Palmeiras B campeão será a "experiência de quase-morte" do Brasileirão

André Rocha

01/10/2018 08h17

Você consegue imaginar um Real Madrid valorizando mais a Copa do Rei do que La Liga ou o Bayern de Munique lamentando mais a eliminação da Copa da Alemanha do que ficar para trás na disputa pela salva de prata da Bundesliga?

Improvável, não? No Brasil, porém, funciona diferente. Além da Libertadores, a Copa do Brasil é tratada como prioridade pelos grandes clubes. Não só pelo alto valor da premiação, mas por uma simples questão de cultura. Se contarmos desde 1959, foram 43 anos de disputa do Brasileiro no mata-mata. Apenas 16 nos pontos corridos. De 1989 a 2002, as duas principais competições nacionais eram definidas em jogos eliminatórios e parecia ok pra todo mundo.

Os pontos corridos, mesmo com os lamentos de muita gente, chegaram a pegar por aqui. Assim como a visão de que a regularidade, valorizando todos os jogos, normalmente era a grande virtude do campeão.

Tudo mudou com Libertadores e Copa do Brasil passando a ser disputadas durante toda a temporada, como acontece na Europa. A possibilidade de ser campeão disputando menos partidas se transformou numa sedução quase irresistível. Os clubes com maior capacidade de investimento e elencos mais robustos agora disputam o Brasileiro utilizando várias vezes seus times reservas.

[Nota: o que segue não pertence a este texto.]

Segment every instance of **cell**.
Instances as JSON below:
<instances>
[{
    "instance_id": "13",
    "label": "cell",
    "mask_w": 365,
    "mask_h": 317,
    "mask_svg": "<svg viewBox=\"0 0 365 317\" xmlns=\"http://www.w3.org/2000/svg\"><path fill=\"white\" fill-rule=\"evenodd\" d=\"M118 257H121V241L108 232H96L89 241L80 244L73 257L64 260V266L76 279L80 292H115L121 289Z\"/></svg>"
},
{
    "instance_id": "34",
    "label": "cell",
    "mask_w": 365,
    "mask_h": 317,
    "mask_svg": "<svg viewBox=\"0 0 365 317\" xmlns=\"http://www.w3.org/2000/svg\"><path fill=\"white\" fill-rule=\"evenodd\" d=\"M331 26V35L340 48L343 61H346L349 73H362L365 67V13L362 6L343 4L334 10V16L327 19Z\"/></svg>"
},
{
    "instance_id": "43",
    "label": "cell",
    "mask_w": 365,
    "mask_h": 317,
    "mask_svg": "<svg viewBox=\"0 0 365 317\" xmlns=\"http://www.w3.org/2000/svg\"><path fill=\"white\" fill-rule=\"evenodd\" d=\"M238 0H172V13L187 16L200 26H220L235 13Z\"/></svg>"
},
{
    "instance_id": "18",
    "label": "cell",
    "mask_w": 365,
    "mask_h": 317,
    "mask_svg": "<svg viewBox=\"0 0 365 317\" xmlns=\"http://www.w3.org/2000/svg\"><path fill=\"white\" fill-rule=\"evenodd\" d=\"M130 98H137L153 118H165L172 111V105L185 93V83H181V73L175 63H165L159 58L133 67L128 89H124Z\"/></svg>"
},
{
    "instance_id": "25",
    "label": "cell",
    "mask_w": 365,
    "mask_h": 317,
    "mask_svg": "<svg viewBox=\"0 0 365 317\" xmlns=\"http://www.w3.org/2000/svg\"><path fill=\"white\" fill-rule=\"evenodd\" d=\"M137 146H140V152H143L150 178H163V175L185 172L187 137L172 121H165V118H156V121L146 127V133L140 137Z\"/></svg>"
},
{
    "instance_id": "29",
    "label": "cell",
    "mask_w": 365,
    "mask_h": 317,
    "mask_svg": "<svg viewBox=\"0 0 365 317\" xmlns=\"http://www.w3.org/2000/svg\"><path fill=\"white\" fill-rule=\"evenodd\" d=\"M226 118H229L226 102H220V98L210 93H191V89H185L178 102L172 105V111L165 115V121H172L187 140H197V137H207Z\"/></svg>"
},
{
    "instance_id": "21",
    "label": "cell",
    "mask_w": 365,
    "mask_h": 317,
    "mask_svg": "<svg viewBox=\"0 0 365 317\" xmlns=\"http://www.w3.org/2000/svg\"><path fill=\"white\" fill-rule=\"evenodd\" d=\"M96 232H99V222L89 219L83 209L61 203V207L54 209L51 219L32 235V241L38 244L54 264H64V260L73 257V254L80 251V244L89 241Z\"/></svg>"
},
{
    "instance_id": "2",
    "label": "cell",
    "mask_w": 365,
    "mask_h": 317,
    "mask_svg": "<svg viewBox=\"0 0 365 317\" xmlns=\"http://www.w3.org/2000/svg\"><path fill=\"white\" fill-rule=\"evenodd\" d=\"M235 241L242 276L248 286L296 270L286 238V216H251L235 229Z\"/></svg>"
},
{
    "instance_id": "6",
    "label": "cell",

O que deveria ser a principal competição nacional virou, na prática, prêmio de consolação. Só passa a ser prioridade quando não há mais nada em disputa. Dependendo do clube, até a disputa da Sul-Americana pode ser colocada na frente. Também por conta do aumento de vagas para a Libertadores. Um G-6 que pode virar até G-9. Quase metade dos participantes…

Tudo isso cria um cenário de desvalorização que pode ganhar um capítulo dramático se o atual líder Palmeiras confirmar o título nas últimas onze rodadas. Desde a chegada de Luiz Felipe Scolari disputando a maioria das partidas com reservas. O experiente treinador usa a retórica para não admitir que é um time B e valorizar todos os jogadores. Mais que legítimo.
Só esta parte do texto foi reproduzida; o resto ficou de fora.